« Dans le contexte politique actuel, le sujet des demandeurs d'asile ne fait absolument pas réagir »
Feriel Alouti est journaliste indépendante. Elle s'intéresse tout particulièrement aux questions liées à la justice, au monde carcéral, au narcotrafic et aux migrations.
En décembre 2024, elle publiait avec Léa Prati pour Disclose l'enquête « À Lyon, l’État refuse d'héberger des femmes exilées enceintes ou avec des bébés, en toute illégalité ».
Un an plus tard, elle revient pour Rembobine sur le rôle des lanceurs d'alerte, l'importance de collaborer avec une data journaliste, et les difficultés à voir advenir des changements systémiques.
Bonjour Feriel. Qu'est-ce qui vous a poussée à travailler sur la situation des demandeurs d'asile de la région lyonnaise ?
J'avais déjà travaillé sur l'accompagnement des demandeurs d'asile à Lyon. J'avais notamment documenté les défaillances de l'association Forum réfugiés pour Médiacités Lyon. Je connaissais donc l'écosystème lyonnais, c'est comme ça que Disclose a décidé de me confier l'enquête.
Votre enquête révèle que plus de 460 femmes en demande d'asile ont été laissées à la rue par l’État à Lyon, dont plus d'une centaine enceintes. Comment avez-vous réussi à établir ce chiffre ?

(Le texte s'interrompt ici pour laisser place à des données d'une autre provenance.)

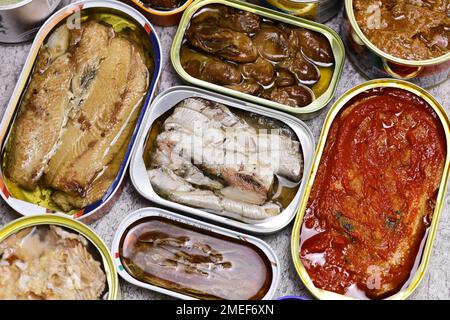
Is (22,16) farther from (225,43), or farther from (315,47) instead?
(315,47)

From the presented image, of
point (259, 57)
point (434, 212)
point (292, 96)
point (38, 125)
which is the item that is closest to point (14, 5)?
point (38, 125)

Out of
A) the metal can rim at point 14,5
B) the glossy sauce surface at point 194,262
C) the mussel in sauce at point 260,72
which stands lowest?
the glossy sauce surface at point 194,262

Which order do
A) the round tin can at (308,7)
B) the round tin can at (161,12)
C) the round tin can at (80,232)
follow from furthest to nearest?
the round tin can at (161,12)
the round tin can at (308,7)
the round tin can at (80,232)

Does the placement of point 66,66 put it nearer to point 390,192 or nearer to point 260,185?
point 260,185

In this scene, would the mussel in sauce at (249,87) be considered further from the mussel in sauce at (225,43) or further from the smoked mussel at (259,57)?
the mussel in sauce at (225,43)

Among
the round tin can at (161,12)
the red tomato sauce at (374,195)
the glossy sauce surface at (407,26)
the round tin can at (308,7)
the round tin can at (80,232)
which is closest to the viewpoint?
the round tin can at (80,232)

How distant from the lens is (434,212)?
3.58 metres

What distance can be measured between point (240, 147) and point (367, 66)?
85 centimetres

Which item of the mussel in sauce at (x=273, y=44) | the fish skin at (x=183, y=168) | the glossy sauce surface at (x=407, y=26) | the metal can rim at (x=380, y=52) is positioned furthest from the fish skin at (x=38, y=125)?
the glossy sauce surface at (x=407, y=26)

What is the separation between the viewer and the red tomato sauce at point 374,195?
140 inches

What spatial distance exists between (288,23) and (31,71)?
4.74ft

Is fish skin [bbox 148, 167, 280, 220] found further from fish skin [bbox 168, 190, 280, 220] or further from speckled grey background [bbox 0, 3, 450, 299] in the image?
speckled grey background [bbox 0, 3, 450, 299]

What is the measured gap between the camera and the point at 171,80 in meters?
3.99

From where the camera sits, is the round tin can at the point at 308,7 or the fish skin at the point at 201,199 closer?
the fish skin at the point at 201,199
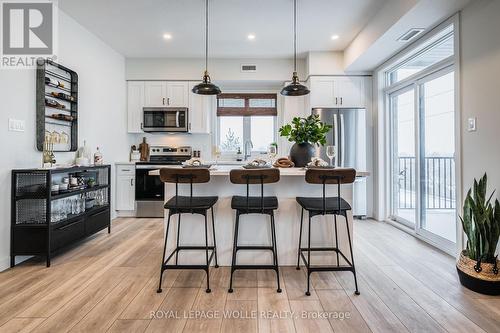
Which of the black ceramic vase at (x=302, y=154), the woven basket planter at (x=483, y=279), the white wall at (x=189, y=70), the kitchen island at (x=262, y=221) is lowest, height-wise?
the woven basket planter at (x=483, y=279)

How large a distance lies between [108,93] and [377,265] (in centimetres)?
467

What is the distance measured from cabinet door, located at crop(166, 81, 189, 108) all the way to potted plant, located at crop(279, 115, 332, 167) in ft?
9.11

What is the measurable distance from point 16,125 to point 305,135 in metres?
3.01

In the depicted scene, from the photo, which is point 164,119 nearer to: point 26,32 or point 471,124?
point 26,32

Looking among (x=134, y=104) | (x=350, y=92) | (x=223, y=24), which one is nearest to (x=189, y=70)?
(x=134, y=104)

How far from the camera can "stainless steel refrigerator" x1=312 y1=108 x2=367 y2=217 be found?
464 cm

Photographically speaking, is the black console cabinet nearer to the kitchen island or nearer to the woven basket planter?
the kitchen island

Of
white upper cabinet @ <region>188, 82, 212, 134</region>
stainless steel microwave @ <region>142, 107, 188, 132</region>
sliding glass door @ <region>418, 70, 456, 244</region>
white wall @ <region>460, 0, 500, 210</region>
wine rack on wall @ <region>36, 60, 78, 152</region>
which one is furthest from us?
white upper cabinet @ <region>188, 82, 212, 134</region>

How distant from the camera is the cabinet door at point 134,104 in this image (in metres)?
5.11

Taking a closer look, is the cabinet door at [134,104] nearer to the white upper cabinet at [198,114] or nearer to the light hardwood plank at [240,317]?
the white upper cabinet at [198,114]

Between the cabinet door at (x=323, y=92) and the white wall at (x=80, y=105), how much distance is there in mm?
3478

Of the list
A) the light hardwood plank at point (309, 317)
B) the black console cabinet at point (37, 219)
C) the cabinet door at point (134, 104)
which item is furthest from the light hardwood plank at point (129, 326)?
the cabinet door at point (134, 104)

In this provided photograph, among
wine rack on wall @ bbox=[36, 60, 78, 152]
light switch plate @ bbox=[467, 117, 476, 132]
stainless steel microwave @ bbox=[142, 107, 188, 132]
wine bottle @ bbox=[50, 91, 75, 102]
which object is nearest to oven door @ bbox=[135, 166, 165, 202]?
stainless steel microwave @ bbox=[142, 107, 188, 132]

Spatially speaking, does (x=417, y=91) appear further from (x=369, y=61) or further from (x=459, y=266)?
(x=459, y=266)
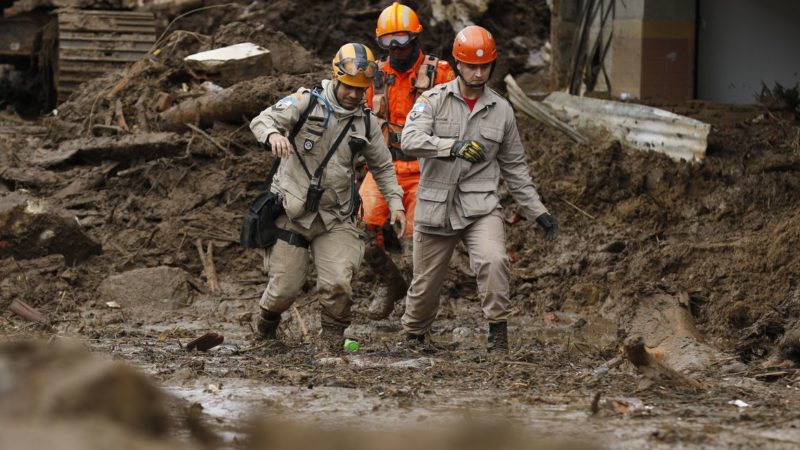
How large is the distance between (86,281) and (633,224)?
16.5ft

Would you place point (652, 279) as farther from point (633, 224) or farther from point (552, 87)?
point (552, 87)

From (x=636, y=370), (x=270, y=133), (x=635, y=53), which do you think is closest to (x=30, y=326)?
(x=270, y=133)

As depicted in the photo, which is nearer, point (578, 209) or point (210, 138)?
point (578, 209)

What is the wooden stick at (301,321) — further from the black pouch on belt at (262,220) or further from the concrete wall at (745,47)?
the concrete wall at (745,47)

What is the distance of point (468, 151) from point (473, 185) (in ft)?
1.66

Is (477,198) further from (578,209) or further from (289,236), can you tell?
(578,209)

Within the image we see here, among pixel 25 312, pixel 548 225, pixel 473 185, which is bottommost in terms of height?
pixel 25 312

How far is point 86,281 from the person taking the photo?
439 inches

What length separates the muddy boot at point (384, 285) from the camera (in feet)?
32.0

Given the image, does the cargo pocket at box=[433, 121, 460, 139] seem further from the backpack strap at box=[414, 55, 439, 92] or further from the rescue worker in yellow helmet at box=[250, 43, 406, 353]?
the backpack strap at box=[414, 55, 439, 92]

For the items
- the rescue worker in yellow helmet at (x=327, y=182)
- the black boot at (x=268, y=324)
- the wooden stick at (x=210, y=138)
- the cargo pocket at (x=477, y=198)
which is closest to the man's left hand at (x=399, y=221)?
the rescue worker in yellow helmet at (x=327, y=182)

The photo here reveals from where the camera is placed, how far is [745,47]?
1402 cm

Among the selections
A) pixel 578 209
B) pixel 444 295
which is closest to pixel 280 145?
pixel 444 295

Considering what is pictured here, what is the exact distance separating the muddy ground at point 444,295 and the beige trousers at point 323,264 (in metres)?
0.39
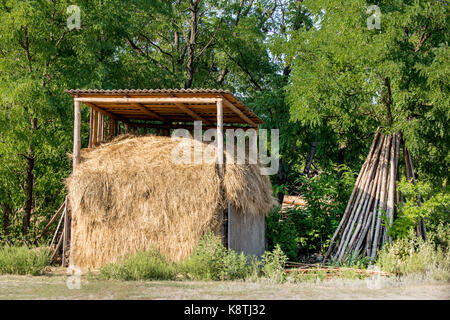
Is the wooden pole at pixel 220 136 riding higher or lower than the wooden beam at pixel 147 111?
lower

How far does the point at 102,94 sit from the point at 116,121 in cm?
228

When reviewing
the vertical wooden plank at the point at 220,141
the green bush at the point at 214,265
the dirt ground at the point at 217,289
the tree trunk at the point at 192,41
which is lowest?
the dirt ground at the point at 217,289

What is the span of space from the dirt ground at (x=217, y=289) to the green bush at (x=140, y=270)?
274 mm

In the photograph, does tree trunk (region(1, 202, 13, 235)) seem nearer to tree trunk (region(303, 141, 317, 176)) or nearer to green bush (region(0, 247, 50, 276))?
green bush (region(0, 247, 50, 276))

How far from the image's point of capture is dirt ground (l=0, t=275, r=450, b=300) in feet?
21.1

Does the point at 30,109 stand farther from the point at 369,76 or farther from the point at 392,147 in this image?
the point at 392,147

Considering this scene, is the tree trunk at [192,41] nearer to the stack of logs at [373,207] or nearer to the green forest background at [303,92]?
the green forest background at [303,92]

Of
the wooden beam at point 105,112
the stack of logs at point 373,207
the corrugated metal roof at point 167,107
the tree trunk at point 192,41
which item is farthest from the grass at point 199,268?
the tree trunk at point 192,41

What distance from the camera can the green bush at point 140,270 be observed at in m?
8.20

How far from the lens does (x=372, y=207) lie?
11469 mm

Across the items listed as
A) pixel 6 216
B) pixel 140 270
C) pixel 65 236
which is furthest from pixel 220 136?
pixel 6 216

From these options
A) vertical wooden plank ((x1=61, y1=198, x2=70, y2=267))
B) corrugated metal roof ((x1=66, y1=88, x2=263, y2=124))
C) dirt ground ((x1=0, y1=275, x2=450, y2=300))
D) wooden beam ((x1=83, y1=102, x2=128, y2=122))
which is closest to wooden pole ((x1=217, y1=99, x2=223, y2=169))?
corrugated metal roof ((x1=66, y1=88, x2=263, y2=124))

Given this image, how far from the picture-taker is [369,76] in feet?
35.9
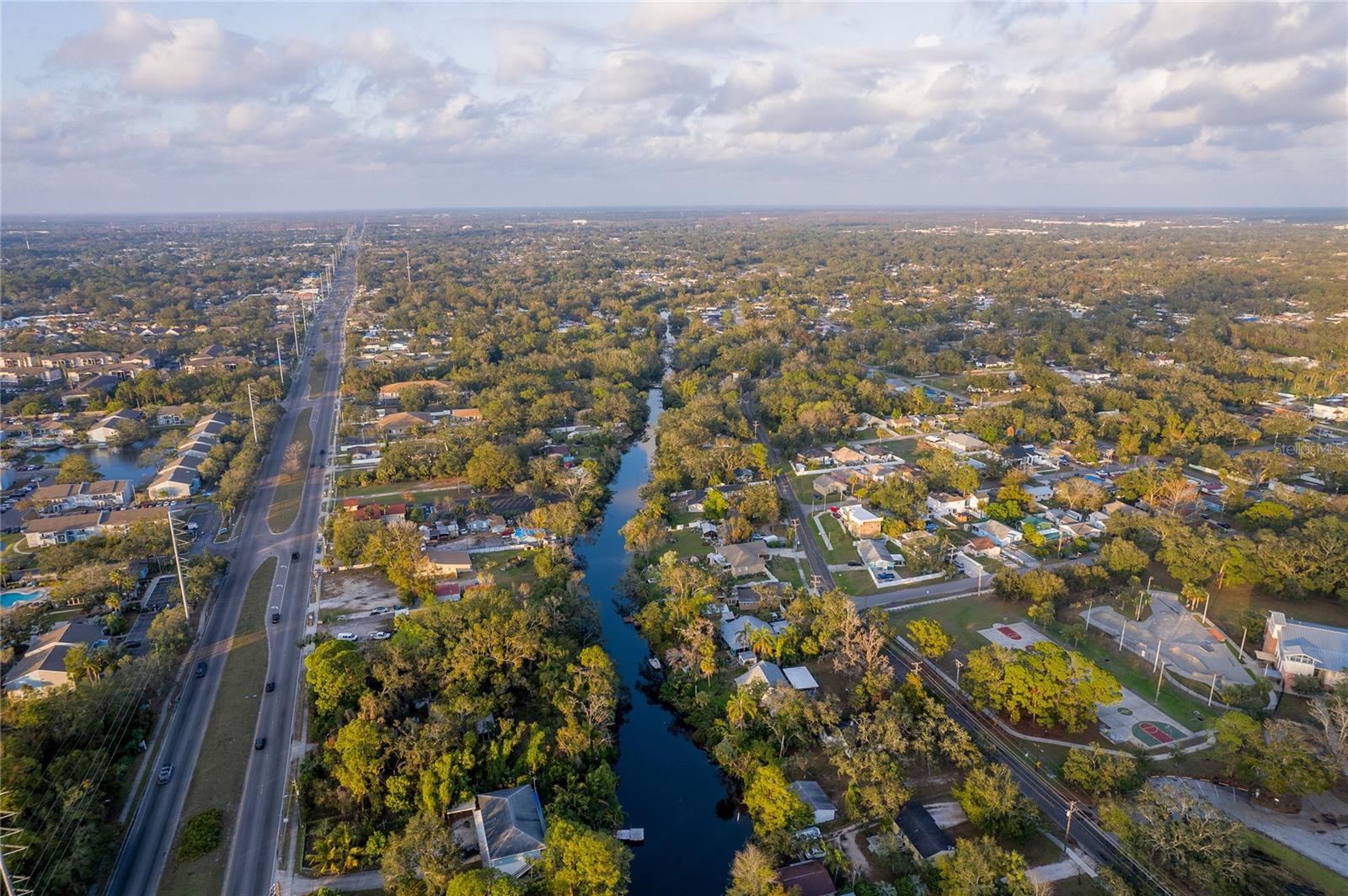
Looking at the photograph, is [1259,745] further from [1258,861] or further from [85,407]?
[85,407]

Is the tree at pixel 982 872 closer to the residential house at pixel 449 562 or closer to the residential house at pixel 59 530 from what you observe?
the residential house at pixel 449 562

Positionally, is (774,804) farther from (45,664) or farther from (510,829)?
(45,664)

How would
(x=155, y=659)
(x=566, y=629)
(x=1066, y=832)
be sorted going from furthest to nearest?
(x=566, y=629)
(x=155, y=659)
(x=1066, y=832)

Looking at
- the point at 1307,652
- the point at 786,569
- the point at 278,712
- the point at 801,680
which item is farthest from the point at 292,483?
the point at 1307,652

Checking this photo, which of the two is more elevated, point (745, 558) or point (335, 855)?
point (745, 558)

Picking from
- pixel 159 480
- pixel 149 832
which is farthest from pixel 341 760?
pixel 159 480

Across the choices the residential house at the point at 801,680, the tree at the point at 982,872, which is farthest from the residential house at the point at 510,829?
the tree at the point at 982,872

À l'origine, un lanceur d'alerte a transmis à Disclose un document interne du bureau lyonnais de l'Office français de l'immigration et de l'intégration (OFII), qui répertoriait tous les demandeurs d'asile toujours en attente d'un logement [entre janvier 2023 et juillet 2024 dans les départements de l'Ain, l'Ardèche, la Loire et le Rhône, NDLR]. C'est grâce à ce fichier que tout a commencé ! À partir de là, il a fallu voir si des femmes étaient concernées et si oui, quel était leur niveau de vulnérabilité. Pour la première fois, j'ai travaillé en collaboration avec une data journaliste [Léa Prati, aujourd'hui en poste au Monde, NDLR] à partir d'un fichier Excel très volumineux.

Retrouvez notre mesure d'impact de l'enquête de Feriel Alouti et Léa Prati
Comment vous êtes vous réparties le travail ?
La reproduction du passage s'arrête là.